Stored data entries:
■ ■ ■ ■
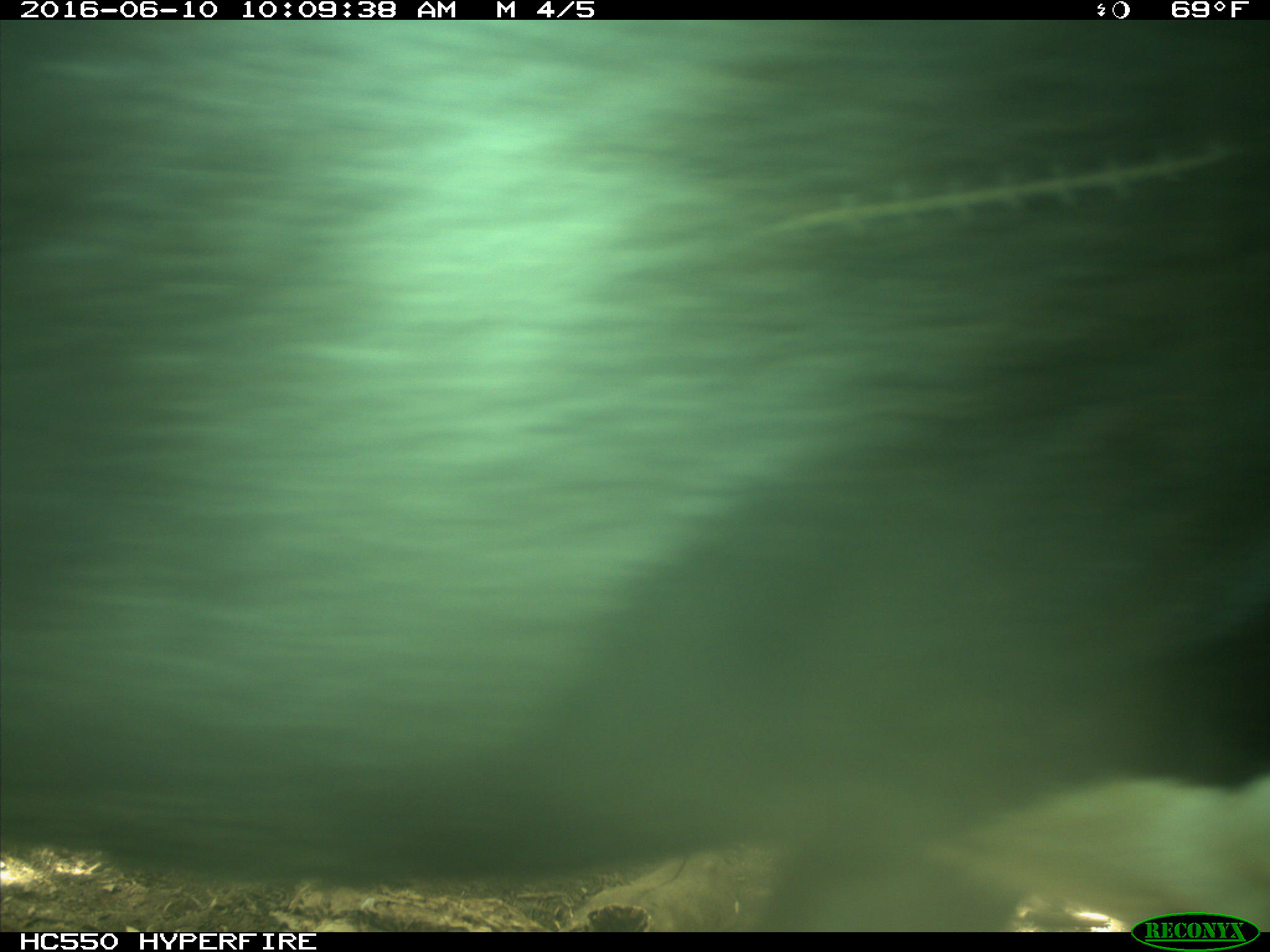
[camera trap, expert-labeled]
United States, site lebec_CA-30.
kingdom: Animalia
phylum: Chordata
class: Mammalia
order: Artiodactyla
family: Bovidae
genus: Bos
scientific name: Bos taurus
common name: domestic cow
■ ■ ■ ■
### Exercise objective
Exactly as written, give the entries above again, with no images.

### Output for this exercise
[camera trap, expert-labeled]
United States, site lebec_CA-30.
kingdom: Animalia
phylum: Chordata
class: Mammalia
order: Artiodactyla
family: Bovidae
genus: Bos
scientific name: Bos taurus
common name: domestic cow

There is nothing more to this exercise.